A veterinária Alice Campos desembarcou no domingo em Brasília depois de passar dificuldades em Arraial da Ajuda, na Bahia. O pacote da agência Impacto Turismo prometia hospedagem e ingressos para os shows nas festas de fim de ano.

Alice diz que foi enganada. Ela e outras 45 pessoas prestaram queixa à delegacia. “Não tinha guia, não tinha translado e eu descobri que minha passagem de volta era falsa”.

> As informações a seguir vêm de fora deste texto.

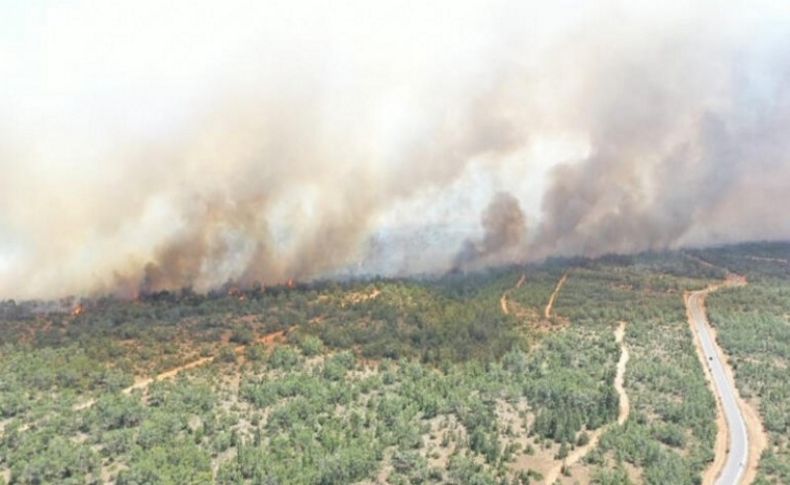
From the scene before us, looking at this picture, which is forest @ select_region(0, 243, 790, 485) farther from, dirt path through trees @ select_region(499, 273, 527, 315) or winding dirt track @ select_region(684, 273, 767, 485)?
winding dirt track @ select_region(684, 273, 767, 485)

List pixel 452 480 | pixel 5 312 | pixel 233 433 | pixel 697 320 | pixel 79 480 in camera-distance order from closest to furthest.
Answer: pixel 79 480 → pixel 452 480 → pixel 233 433 → pixel 5 312 → pixel 697 320

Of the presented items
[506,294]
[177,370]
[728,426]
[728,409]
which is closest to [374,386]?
[177,370]

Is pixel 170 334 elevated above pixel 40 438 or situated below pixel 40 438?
above

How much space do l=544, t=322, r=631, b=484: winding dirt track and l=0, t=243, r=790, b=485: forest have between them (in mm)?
194

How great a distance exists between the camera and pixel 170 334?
6800 centimetres

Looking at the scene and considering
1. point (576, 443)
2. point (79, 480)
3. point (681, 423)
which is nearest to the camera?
point (79, 480)

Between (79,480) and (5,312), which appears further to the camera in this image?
(5,312)

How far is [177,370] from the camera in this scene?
59875 millimetres

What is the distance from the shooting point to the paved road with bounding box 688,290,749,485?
4762cm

No Recife, 28 pessoas procuraram a Delegacia de Repressão ao Estelionato. A reclamação é contra a agência Contact Travel por receber o dinheiro dos clientes e não entregar as passagens.

Hoje, não há um controle federal sobre as agências. Só a partir de março, elas serão obrigadas a se cadastrar no Ministério do Turismo e poderão ser punidas com a perda do registro. Em caso de descumprimento dos contratos, o consumidor deve dar queixa à polícia e procurar o Procon.

O Procon tem o poder de fechar a agência de turismo que cometer as irregularidades e aplicar multas de até R$ 3 milhões, mas, para conseguir o dinheiro de volta, o consumidor terá de acionar a Justiça.

“E tem que ser rápido antes que essas empresas desfaçam-se de algum patrimônio existente”, alerta José Vieira, vice-presidente do Procon/DF.

No depoimento à policia, um dos sócios da Impacto Turismo disse que não participava das vendas de pacotes. O outro sócio já depôs e, segundo a polícia, vai responder por estelionato.

O caso da Contract Travel também está sendo investigado pela polícia no Recife. A agência Mix Turismo não se pronunciou sobre os problemas mostrados na reportagem.